Scheduled Queries and Rules

Panther enables you to run queries on a schedule and, in concert with a Scheduled Rule, allows you to create detections that work over large time spans and aggregate data from multiples sources.
When possible, you should try to implement detections using Streaming Rules. Streaming Rules are low latency and less expensive compared to Scheduled Queries. However, there are cases when more context is required for a detection and then a Scheduled Query is the appropriate solution.
The examples below illustrate the kind of detections requiring a Scheduled Query and are meant as inspiration. All will require some customization to the local environment to be effective.
Your company will incur costs on your data platform every time a scheduled query runs. Please make sure that your queries can complete inside the specified timeout period.
All examples in this section use Snowflake style SQL.
Attention Athena Users: Athena (Presto) has issues with returning query results as proper JSON for complex objects. This can lead to unparsable results in Scheduled Rules where the Python rules engine will read the result as a JSON object.
To work around this limitation of Athena you should return scalar objects in your Scheduled Queries NOT complex objects. If multiple elements in a complex object are needed in the result then extract them in the SQL as separate scalar columns.
In order to write effective Scheduled Query detections you need to understand the latency of the data from the time the event is recorded until it reaches Panther. Use this information to adjust the scheduled and window of time used accordingly.
For example, AWS CloudTrail data has a latency of about 10 minutes (not due to Panther, due to AWS). If you want to analyze the last hour of data and be confident that your query is considering most of it, then schedule the query to run 15 minutes past the hour.
This is not a consideration for Panther streaming rules, since they are applied when the data is first processed as it comes into the system. Since Scheduled Queries periodically look back at accumulated data, timing considerations are important.
Let's start with a very simple end to end example to better understand the process of creating a detection using a Scheduled Query and a Scheduled Rule. Let's assume you very carefully restrict access to the AWS console to IP addresses from with company IP space. In order to verify this control you want to check that all AWS console logins have a sourceIPAddress from within this IP space. You keep a table of these IP blocks in the datalake. NOTE: this example uses a simple equality join operation and assumes that the table of IP blocks are all /32 addresses.
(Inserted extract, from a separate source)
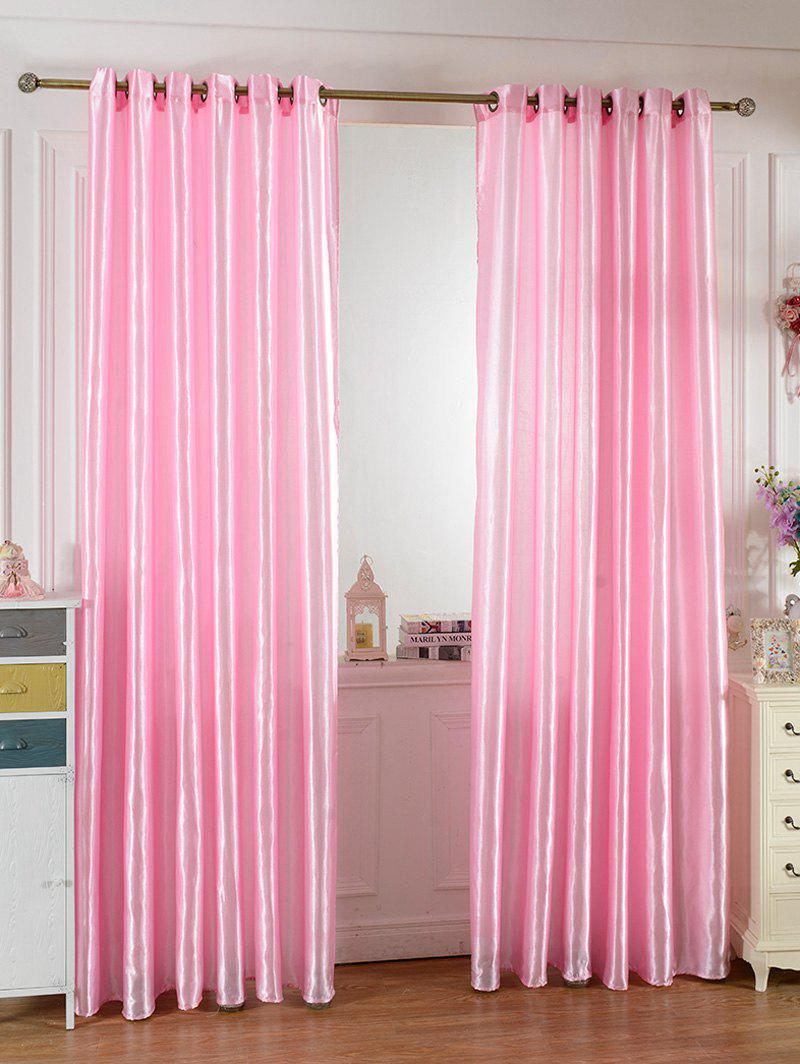 Outfit Home Decor Grommets Ring Top Blackout Curtain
In a realistic implementation the IP block table would have CIDR blocks and the check would be to find those not inside the CIDR blocks. This is left as an exercise for the reader.
Let's assume we schedule a rule to run every 15 minutes, checking the previous 30 minutes (we are using long window handle inherent delay in data associated with CloudTrail).
Full disclosure: you could implement this detection using a Streaming Rule if you managed the IP whitelist table in Dynamodb or S3. For very high volume log sources it will be more efficient to do a periodic batch join as below.
The SQL to detect these events is:
1
SELECT
2
ct.*
3
FROM
4
panther_logs.public.aws_cloudtrail ct LEFT OUTER JOIN infrastructure.networking.egress_blocks egress
5
ON (ct.sourceIPAddress = egress.ip)
6
WHERE
7
p_occurs_since('30 minutes')
8
AND
9
ct.eventtype = 'AwsConsoleSignIn'
10
AND
11
egress.ip IS NULL -- NOT matching!
12
LIMIT 1000 -- we don't expect many of these BUT we have this here for safety!
Copied!
Note the p_occurs_since() is a Panther SQL macro to make creating Scheduled Queries easier.
Since the output of a Scheduled Query flows through a Scheduled Rule (in Python) it is important to keep the number of rows returned carefully controlled. It is recommended to always provide a LIMIT clause or use GROUP BY aggregations that return limited number of rows (less than a few thousand maximum).
To implement this you create a Saved Query with a Schedule, in this case will use a period schedule of every 30 minutes:
Console Query
Once that is running we now make a Scheduled Rule targeted at the output of the Scheduled Query:
Console Rule Desc
Console Rule
A Scheduled Rule has all the capability of a streaming rule, allowing you to customize alerts and direct the destinations. The deduping in Panther prevents alert storms, in the above rule we use the sourceIPAddress dedupe which will only create 1 alert per 30 minutes.
This pattern of joining to a list can also be used for IOC detections (keeping a table of IOCs such as TOR Exit Nodes, malware hashes ,etc).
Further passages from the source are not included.